Jianghai Plain
- Chinese: 江海平原
- Location: Yangtze River Delta
- Formation time: 6,000 years ago
- Alternative names: Nantong Plain Rugao Plain

= Jianghai Plain =

Plain in China

Jianghai Plain or River and Sea Plain (short for Yangtze River-Yellow Sea Plain, 江海平原 (江海平原, Jiānghǎi píngyuán)), also known as Nantong Plain (南通平原) or Rugao Plain (如皋平原), is a plain is located in the Yangtze River Delta. It is the estuary of the Yangtze River.
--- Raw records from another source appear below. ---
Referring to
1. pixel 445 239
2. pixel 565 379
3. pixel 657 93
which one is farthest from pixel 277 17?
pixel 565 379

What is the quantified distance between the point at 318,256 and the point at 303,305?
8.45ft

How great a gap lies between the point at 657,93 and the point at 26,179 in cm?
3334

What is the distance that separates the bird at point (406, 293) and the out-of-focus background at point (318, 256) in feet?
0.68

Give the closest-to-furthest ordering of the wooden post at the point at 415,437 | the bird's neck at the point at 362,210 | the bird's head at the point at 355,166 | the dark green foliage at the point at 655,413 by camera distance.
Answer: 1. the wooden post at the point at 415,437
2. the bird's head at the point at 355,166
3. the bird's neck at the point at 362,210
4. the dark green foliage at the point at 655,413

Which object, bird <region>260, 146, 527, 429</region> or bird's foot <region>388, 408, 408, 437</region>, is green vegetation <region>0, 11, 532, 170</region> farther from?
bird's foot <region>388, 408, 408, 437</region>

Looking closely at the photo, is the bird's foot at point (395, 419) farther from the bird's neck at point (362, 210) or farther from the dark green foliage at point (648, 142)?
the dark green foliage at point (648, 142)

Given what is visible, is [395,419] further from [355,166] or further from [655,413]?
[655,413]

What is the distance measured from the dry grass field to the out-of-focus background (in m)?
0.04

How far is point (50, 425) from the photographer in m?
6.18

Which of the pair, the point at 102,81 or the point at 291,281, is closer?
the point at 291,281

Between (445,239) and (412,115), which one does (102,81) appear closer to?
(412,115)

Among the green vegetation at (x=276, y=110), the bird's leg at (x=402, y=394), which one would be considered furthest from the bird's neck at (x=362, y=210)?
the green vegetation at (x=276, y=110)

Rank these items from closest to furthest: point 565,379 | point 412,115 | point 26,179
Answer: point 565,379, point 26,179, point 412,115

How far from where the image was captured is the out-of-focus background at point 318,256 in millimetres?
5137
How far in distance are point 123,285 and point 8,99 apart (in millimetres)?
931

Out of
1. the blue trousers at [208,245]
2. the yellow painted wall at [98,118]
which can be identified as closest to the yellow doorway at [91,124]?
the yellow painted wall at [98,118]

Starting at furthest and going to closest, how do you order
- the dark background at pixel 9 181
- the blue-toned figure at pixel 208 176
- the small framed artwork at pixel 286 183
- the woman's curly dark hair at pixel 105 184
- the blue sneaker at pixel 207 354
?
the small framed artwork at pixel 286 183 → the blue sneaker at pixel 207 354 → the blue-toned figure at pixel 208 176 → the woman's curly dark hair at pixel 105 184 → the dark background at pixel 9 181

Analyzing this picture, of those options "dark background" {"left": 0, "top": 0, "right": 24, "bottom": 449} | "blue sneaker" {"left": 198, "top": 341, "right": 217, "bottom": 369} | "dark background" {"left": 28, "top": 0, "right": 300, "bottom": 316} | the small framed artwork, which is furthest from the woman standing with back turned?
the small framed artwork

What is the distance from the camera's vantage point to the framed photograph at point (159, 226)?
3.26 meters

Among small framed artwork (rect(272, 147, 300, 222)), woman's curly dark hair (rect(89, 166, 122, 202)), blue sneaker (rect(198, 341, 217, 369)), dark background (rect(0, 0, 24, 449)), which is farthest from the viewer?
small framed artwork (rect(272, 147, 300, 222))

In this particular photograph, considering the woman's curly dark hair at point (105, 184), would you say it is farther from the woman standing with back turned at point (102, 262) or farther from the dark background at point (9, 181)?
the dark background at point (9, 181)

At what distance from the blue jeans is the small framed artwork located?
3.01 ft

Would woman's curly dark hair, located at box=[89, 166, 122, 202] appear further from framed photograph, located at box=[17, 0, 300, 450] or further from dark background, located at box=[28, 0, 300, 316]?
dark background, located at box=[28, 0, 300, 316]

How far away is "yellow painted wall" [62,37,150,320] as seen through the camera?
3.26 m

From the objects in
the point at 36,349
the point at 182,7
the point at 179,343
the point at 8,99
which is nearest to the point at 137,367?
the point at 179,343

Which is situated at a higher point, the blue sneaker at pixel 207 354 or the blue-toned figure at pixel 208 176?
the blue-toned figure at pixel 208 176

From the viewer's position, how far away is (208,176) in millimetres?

Zhang Jian, an industrialist in the period of late Qing Dynasty and early Republic of China (清末民初), planned the pattern of "one city and three towns" on the Jianghai Plain, making Nantong "the first city in modern China".

==Named==
In the noun "River and Sea Plain", "River" refers to the Yangtze River, and "Sea" refers to the Yellow Sea. This plain is called the "River and Sea Plain" because it is formed by the mutual impact of the Yangtze River and the Yellow Sea.

==Time of formation==
The discovery of the Qingdun Site (青墩遗址) in 1973 changed the view that there were no sites in the eastern part of Jianghuai during the Neolithic period and advanced the history of the Jianghai Plain by more than 3,000 years. Therefore, the history of the Plain can be traced back to over 6,000 years ago.